First, fibreglass damping inside the box has very little direct effect on structural resonances in the box. The main purpuse of box stuffing is to attenuate the acoustical resonances in the air cavity. On the other hand the fibreglass may actually reduce the vibration of the walls indirectly, since damping the air cavity resonances reduces the sound pressure at these; this in turn leads to less vibration in the walls, at the cavity resonaces.


It was never proposed by me that you could achieve critical damping in this way, just that it has a damping effect on panel vibrations. Personally, I never use a heavier material such as fiberglass for stuffing. I prefer to damp panels directly, and use BAF for stuffing (sparingly) when needed(as in a TL).I never use stuffing in a sealed box, not even to increase the apparent size of the box.
Even as the the panel damping I use (carpet) drives the resonance down (slightly), I prefer to damp the panels directly. I beleive it has a positive effect on sound quality.
Oh, and remember, this is on top of high quality box construction.
 
Disabled Account
Joined 2007
Svante said:
My views on the different types of damping:

Second, people that I know that know structural dynamics tell me that the best way to apply damping to a mechanical structure is to make a sandwich construction. If the damping layer is in the middle of the wall (eg damping glue between two sheets of MDF) there will be strong shear forces on the damping glue, and so it will absorb a lot of energy.
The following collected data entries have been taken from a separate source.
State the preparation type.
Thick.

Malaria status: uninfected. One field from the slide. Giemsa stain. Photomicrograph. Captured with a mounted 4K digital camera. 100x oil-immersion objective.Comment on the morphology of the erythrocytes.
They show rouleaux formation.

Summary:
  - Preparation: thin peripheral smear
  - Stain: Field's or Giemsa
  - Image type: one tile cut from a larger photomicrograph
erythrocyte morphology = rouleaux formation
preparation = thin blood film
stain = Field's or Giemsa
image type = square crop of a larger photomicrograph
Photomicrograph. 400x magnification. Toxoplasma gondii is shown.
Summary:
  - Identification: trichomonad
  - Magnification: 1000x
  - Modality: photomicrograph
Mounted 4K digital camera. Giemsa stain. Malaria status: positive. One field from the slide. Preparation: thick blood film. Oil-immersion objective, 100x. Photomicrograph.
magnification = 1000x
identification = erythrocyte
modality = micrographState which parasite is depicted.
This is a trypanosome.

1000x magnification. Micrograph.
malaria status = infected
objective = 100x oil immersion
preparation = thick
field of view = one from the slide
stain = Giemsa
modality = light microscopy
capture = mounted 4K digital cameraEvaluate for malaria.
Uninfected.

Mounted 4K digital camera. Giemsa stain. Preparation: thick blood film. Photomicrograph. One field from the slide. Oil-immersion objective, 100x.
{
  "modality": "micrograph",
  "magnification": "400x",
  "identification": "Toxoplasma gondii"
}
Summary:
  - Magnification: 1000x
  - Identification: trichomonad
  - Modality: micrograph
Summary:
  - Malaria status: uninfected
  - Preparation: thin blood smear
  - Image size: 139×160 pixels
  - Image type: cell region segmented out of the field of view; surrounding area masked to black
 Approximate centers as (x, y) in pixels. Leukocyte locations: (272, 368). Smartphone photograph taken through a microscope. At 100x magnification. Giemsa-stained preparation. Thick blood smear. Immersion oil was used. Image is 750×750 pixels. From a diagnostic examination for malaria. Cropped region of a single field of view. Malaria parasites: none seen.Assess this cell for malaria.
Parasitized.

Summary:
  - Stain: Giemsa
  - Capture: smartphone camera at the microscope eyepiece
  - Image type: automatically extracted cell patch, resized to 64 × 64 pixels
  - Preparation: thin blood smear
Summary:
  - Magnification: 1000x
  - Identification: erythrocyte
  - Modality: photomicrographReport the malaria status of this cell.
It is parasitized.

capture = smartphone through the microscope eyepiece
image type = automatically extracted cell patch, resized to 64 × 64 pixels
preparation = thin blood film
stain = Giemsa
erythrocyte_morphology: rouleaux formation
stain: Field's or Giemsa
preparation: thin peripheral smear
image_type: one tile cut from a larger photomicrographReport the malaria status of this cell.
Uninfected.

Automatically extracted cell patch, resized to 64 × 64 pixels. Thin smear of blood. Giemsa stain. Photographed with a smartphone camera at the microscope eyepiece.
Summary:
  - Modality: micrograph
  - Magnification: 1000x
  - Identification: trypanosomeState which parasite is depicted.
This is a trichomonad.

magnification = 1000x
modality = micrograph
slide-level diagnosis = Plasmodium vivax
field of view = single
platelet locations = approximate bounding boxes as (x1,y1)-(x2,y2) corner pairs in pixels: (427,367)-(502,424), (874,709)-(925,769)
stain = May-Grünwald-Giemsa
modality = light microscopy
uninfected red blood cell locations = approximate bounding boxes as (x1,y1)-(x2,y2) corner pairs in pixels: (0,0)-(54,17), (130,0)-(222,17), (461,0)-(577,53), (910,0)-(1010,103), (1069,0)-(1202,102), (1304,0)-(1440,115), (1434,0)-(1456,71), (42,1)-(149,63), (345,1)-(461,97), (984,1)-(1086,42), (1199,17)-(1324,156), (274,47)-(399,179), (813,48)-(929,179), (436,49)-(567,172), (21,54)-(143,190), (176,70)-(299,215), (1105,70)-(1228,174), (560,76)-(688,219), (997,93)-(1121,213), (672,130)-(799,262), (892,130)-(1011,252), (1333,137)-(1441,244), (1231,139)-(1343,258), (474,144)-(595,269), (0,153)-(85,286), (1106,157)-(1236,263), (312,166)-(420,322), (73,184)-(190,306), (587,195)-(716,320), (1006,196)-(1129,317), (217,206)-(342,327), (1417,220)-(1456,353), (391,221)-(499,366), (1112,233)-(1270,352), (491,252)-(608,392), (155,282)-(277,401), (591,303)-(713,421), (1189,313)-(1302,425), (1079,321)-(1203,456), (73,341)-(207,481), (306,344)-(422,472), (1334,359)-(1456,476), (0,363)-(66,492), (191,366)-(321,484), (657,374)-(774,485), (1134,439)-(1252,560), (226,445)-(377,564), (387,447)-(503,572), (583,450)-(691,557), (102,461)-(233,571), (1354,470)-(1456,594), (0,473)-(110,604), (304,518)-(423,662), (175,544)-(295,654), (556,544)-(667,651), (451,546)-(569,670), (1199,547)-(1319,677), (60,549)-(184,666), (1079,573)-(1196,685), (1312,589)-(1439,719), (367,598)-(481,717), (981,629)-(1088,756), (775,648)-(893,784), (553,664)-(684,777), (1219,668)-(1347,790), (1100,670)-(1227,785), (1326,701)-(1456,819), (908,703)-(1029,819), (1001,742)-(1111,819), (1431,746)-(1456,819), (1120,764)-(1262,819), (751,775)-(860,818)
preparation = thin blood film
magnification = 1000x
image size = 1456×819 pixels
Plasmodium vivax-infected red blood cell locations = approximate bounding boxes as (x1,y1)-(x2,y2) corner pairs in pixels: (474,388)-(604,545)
Effectiveness of CLD in undisputed, however the means to achieve it are foggy. Some say two layers glued together does it, some say two layers with flexable adhesive between. Others say unequal thickness for the layers, while others say equal.
I have been using the first method, in some cases gluing three layers together, not to make a constrained layer, but to form a stronger panel.
I did build one sub that had rubber underpad sandwiched tightly between an inner box and an outer box, with the only solid connection at the driver mounting hole. This worked well, but was fairly difficult to construct. May try this approach again someday.